I'm a beginner here so I'd really appreciate an answer in simple English. Wikipedia defines Dihedral groups as a collection of rotational isometries $r, r^2, \ldots, r^n=e$ and reflection isometries $s, sr, sr^2, \ldots, sr^{n-1}$ satisfying $(sr)^2 =e$ of $n-$gon.
How are the smaller Dihedral groups, $D_1$ and $D_2$ defined and "what" are they rotational and reflection isometries of? Wikipedia directly starts mentioning relations like $D_1$ is $\mathbb{Z}_2= \mathbb{Z} /2\mathbb{Z}$ and $D_2$ is Klein group but what is $D_1$ and $D_2$, in the first place.
How do I view $D_1$ and $D_2$ as symmetries of $1-$gon and $2-$gon respectively? How does one picture a $1$ and $2$ sided polygon? Can anyone walk me through it?

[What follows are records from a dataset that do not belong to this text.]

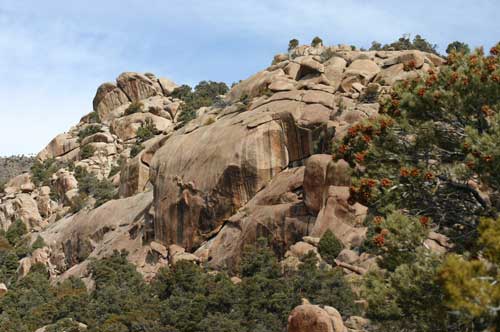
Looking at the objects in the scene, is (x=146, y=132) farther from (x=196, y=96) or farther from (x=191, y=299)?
(x=191, y=299)

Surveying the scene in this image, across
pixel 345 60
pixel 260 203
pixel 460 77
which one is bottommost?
pixel 260 203

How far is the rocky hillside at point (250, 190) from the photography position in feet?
124

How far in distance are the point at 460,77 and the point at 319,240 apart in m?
22.0

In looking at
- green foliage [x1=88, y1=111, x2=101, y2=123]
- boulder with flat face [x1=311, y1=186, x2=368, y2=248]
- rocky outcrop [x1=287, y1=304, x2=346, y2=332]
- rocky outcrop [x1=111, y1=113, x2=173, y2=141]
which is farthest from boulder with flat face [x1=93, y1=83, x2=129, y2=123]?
rocky outcrop [x1=287, y1=304, x2=346, y2=332]

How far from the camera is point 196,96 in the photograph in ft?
300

MSE question 470570 is another related question but the OP and the person answering seem to already agree on what a $1-$gon is. I don't understand that $1−$gon or $2−$gon. A polygon is defined as closed plane figure with edges and vertices. What are edges and vertices in this case? What is a reflection here? What is a rotation? What do the elements in $D_1$ and $D_2$ look like?